__DESCRIPTION OF THE TASK__
Find each line in the entries below that contains the word "timmar", and copy those lines in full.

TASK INPUTS: Begin

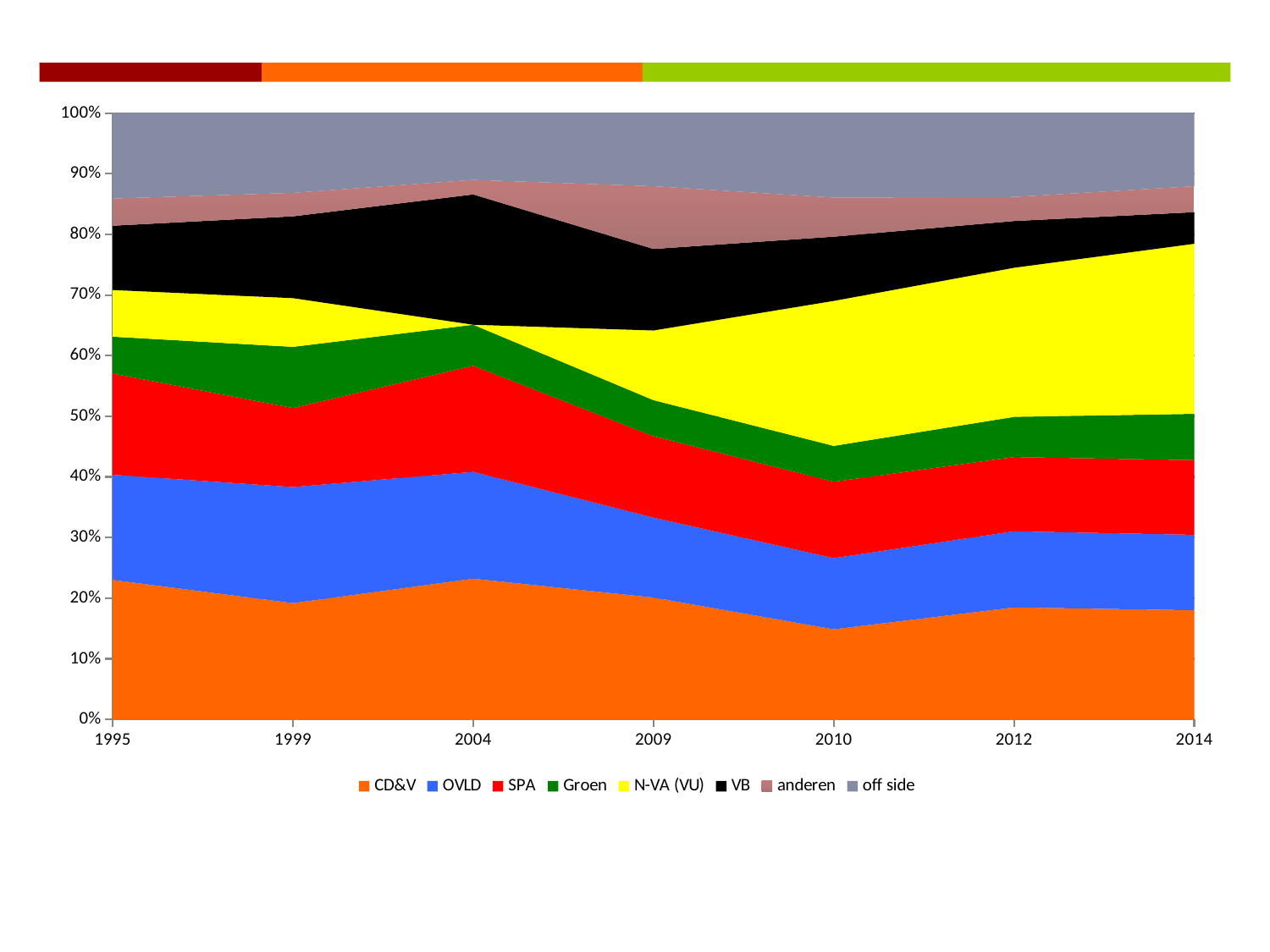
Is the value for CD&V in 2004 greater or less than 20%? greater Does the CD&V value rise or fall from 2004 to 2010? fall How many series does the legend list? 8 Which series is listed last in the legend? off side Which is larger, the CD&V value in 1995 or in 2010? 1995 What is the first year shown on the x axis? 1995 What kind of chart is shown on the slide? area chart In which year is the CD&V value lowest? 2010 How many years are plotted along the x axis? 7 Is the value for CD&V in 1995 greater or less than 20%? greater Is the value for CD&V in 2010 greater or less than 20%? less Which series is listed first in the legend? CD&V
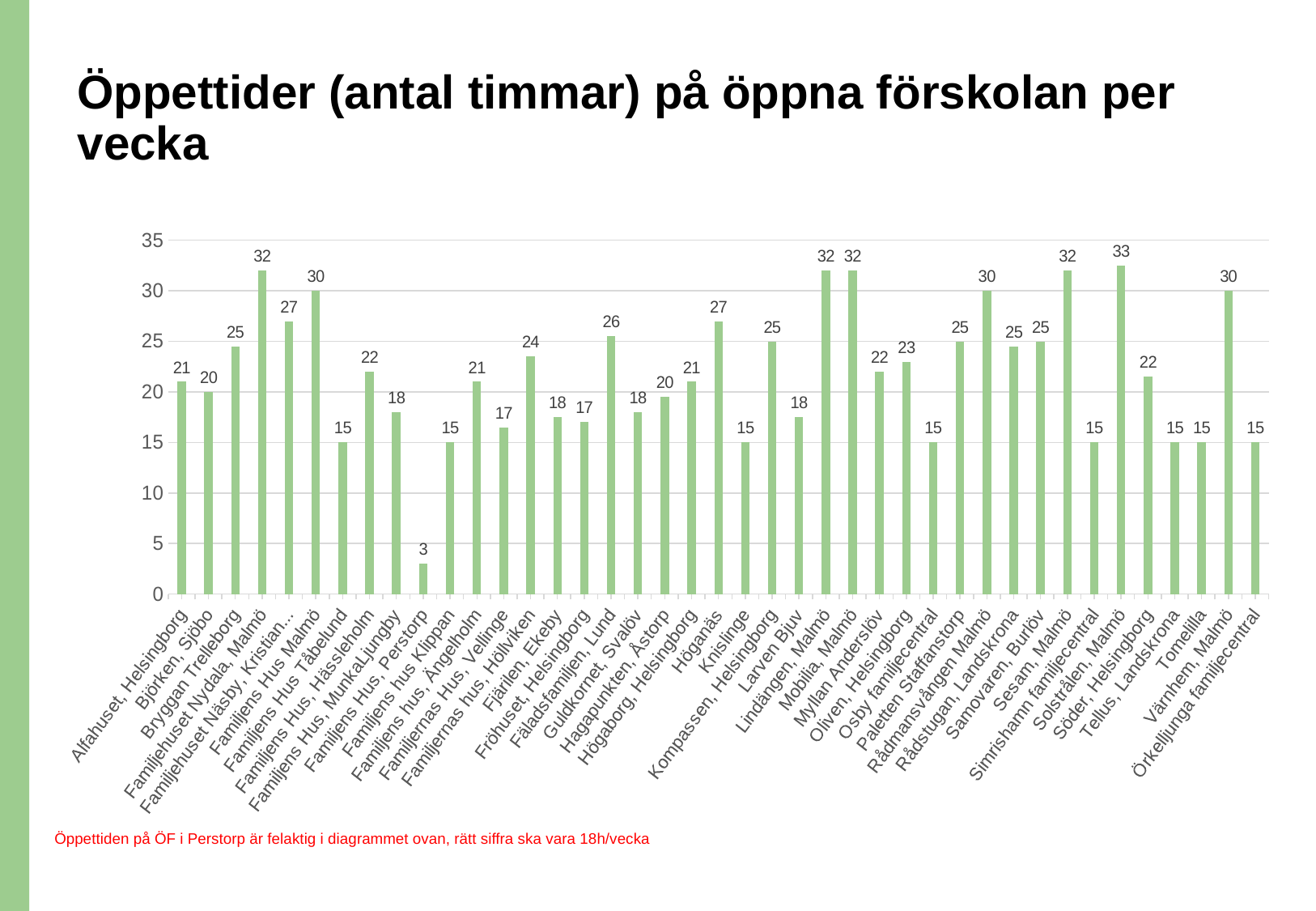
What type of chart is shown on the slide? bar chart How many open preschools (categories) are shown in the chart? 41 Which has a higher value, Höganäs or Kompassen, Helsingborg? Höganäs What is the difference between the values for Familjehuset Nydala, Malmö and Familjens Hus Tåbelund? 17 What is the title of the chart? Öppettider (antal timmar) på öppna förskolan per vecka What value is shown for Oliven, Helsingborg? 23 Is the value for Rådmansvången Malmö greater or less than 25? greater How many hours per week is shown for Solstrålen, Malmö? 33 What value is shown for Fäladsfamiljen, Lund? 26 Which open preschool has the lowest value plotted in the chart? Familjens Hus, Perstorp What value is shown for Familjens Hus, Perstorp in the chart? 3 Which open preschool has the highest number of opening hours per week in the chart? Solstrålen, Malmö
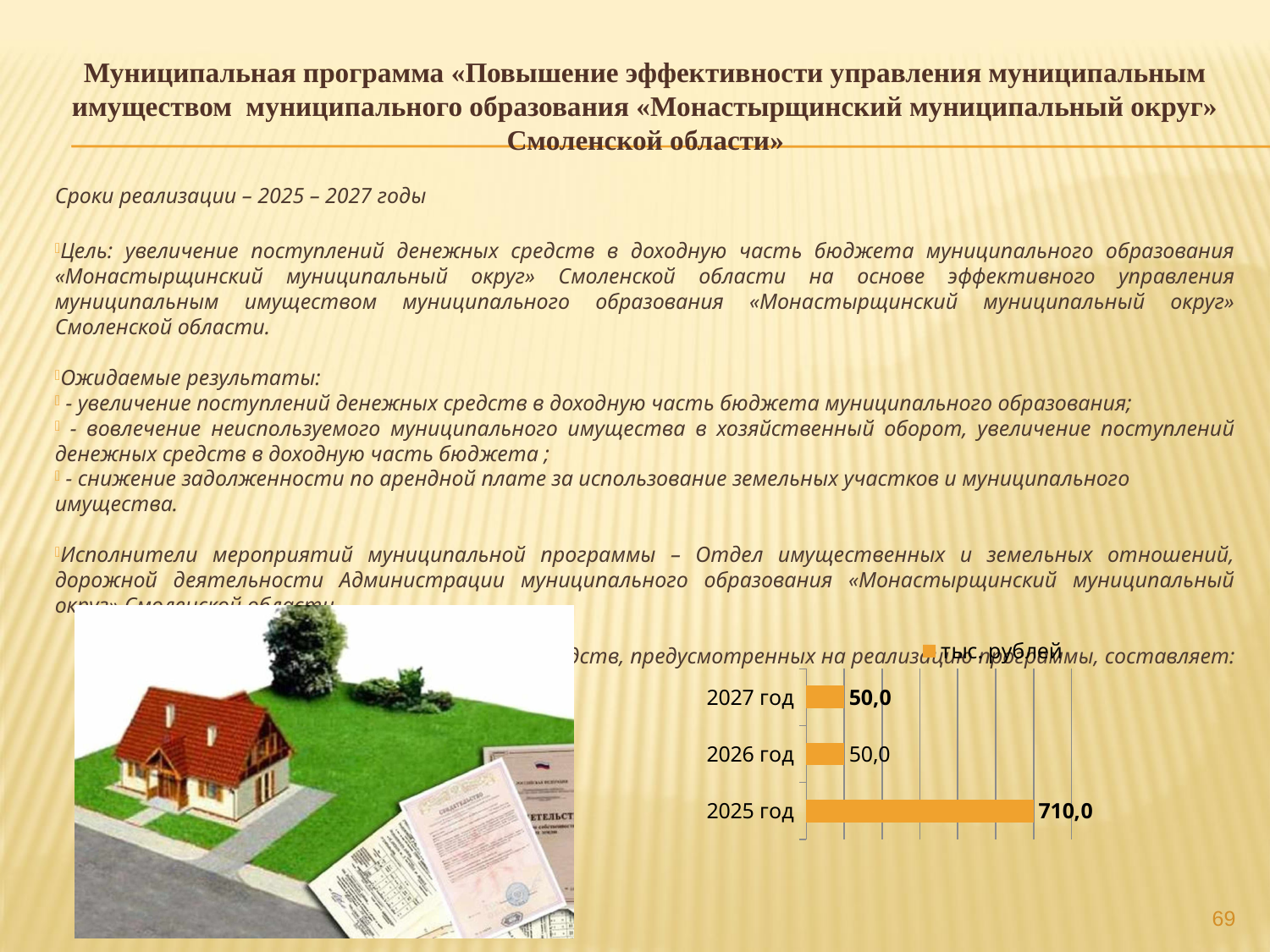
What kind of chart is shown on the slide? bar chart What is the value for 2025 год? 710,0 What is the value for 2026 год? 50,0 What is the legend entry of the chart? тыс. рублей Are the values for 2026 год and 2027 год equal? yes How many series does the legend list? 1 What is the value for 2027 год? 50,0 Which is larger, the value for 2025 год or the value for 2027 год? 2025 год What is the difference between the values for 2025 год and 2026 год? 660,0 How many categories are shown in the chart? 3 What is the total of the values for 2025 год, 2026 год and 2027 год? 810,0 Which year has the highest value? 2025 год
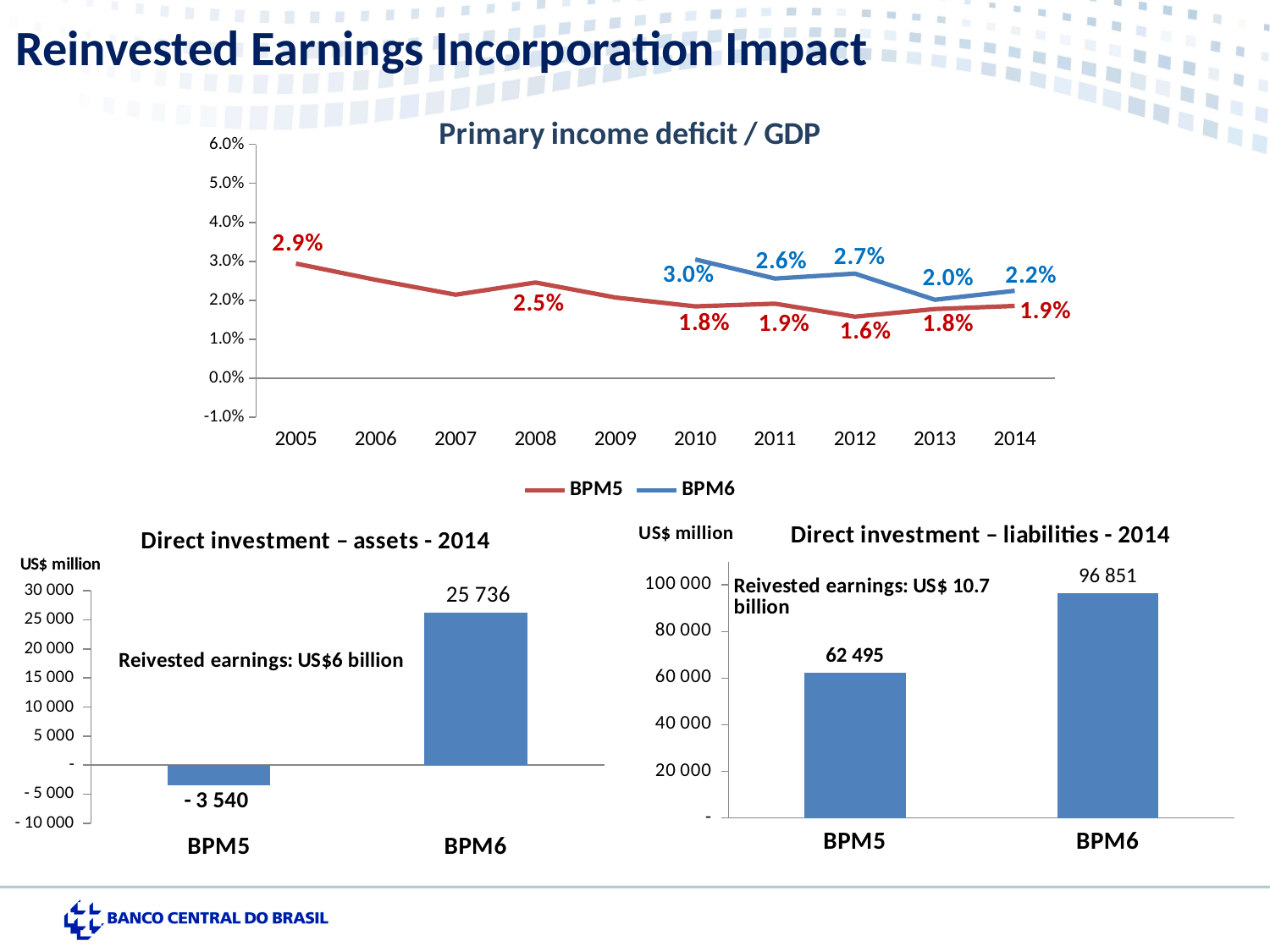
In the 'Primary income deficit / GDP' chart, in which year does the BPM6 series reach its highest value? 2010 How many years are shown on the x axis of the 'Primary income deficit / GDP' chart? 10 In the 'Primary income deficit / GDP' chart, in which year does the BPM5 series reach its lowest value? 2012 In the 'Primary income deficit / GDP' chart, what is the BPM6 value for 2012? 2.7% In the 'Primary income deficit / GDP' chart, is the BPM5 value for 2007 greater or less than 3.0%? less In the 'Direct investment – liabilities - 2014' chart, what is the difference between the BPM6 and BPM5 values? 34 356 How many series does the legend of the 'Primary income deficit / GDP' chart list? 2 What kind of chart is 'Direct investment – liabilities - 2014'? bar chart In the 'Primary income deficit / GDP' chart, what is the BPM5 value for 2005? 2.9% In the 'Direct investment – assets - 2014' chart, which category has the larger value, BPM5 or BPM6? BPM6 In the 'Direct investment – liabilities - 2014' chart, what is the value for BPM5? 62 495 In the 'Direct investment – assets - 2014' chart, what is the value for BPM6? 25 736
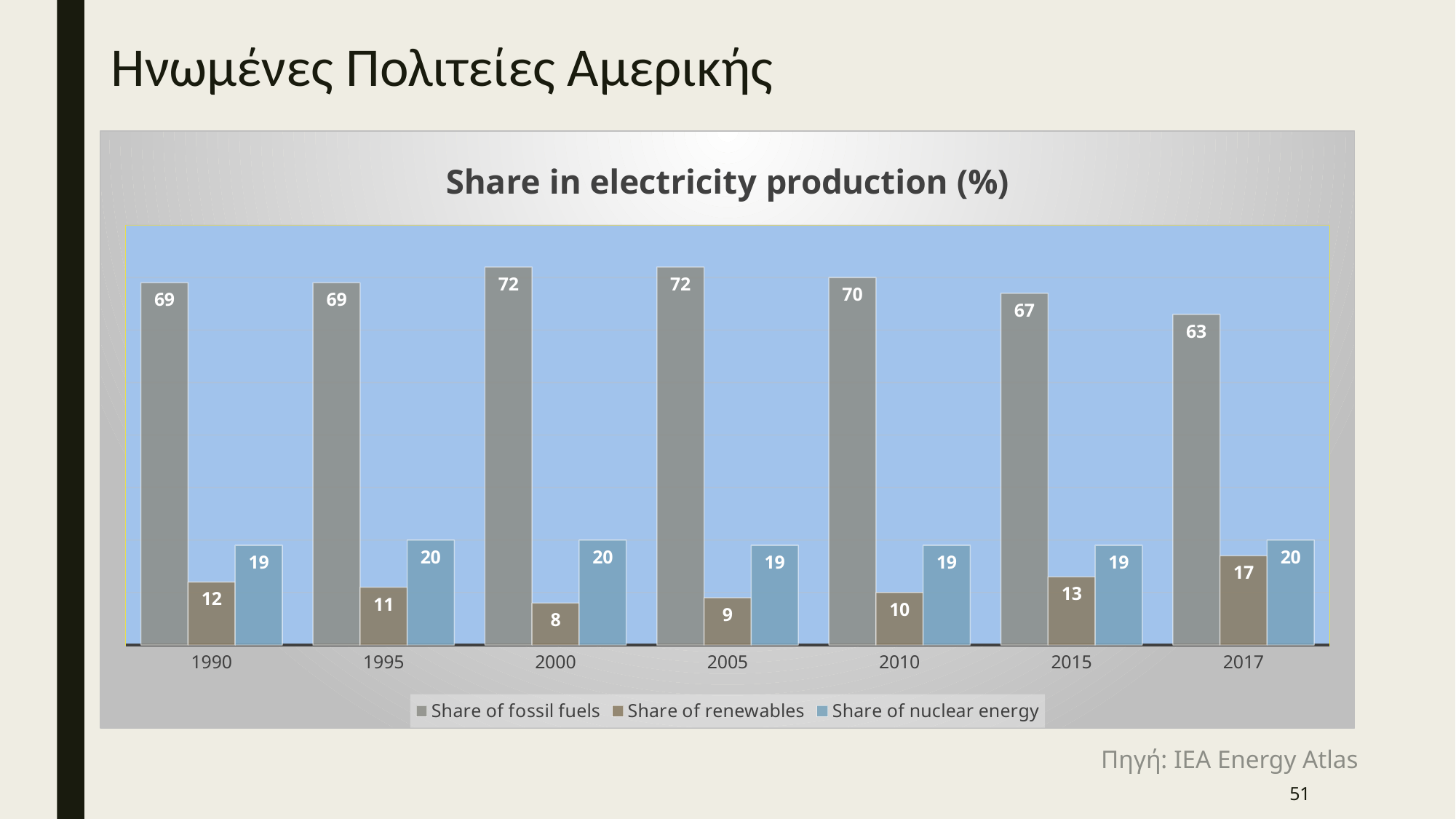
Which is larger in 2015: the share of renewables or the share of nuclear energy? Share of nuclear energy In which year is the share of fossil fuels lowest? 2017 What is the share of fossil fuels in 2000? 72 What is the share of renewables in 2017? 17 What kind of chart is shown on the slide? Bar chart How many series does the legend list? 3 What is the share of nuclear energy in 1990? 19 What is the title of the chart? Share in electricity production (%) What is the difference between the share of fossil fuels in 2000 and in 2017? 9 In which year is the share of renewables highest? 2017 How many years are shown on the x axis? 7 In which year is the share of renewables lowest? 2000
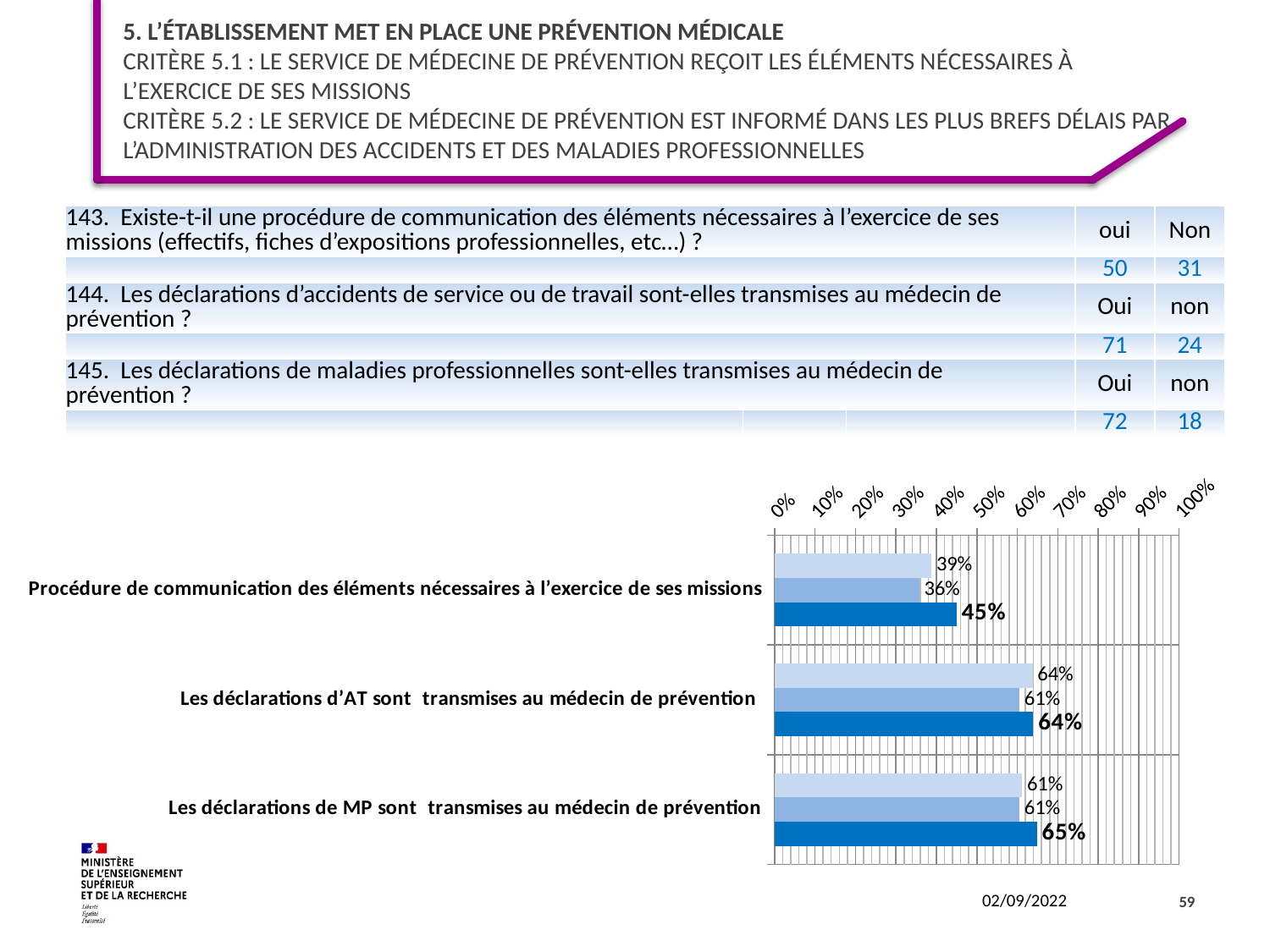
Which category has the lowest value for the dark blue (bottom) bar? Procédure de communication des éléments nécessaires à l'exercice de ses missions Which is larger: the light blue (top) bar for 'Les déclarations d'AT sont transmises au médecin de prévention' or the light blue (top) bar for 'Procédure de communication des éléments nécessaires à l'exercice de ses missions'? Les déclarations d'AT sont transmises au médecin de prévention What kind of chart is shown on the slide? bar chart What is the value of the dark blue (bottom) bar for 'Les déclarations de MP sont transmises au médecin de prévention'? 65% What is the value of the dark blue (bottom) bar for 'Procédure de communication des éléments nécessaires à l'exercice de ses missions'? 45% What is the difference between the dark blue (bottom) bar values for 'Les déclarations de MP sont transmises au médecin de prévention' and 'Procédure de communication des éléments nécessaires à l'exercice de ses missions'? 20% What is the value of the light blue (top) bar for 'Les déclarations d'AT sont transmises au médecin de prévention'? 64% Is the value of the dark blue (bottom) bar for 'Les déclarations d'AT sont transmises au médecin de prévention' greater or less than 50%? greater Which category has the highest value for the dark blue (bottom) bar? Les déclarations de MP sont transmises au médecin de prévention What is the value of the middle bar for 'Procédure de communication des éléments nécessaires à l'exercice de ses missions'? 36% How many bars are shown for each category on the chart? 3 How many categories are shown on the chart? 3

TASK INPUTS: End

__TASK RESPONSE__
What type of chart is shown on the slide? bar chart How many open preschools (categories) are shown in the chart? 41 Which has a higher value, Höganäs or Kompassen, Helsingborg? Höganäs What is the difference between the values for Familjehuset Nydala, Malmö and Familjens Hus Tåbelund? 17 What is the title of the chart? Öppettider (antal timmar) på öppna förskolan per vecka What value is shown for Oliven, Helsingborg? 23 Is the value for Rådmansvången Malmö greater or less than 25? greater How many hours per week is shown for Solstrålen, Malmö? 33 What value is shown for Fäladsfamiljen, Lund? 26 Which open preschool has the lowest value plotted in the chart? Familjens Hus, Perstorp What value is shown for Familjens Hus, Perstorp in the chart? 3 Which open preschool has the highest number of opening hours per week in the chart? Solstrålen, Malmö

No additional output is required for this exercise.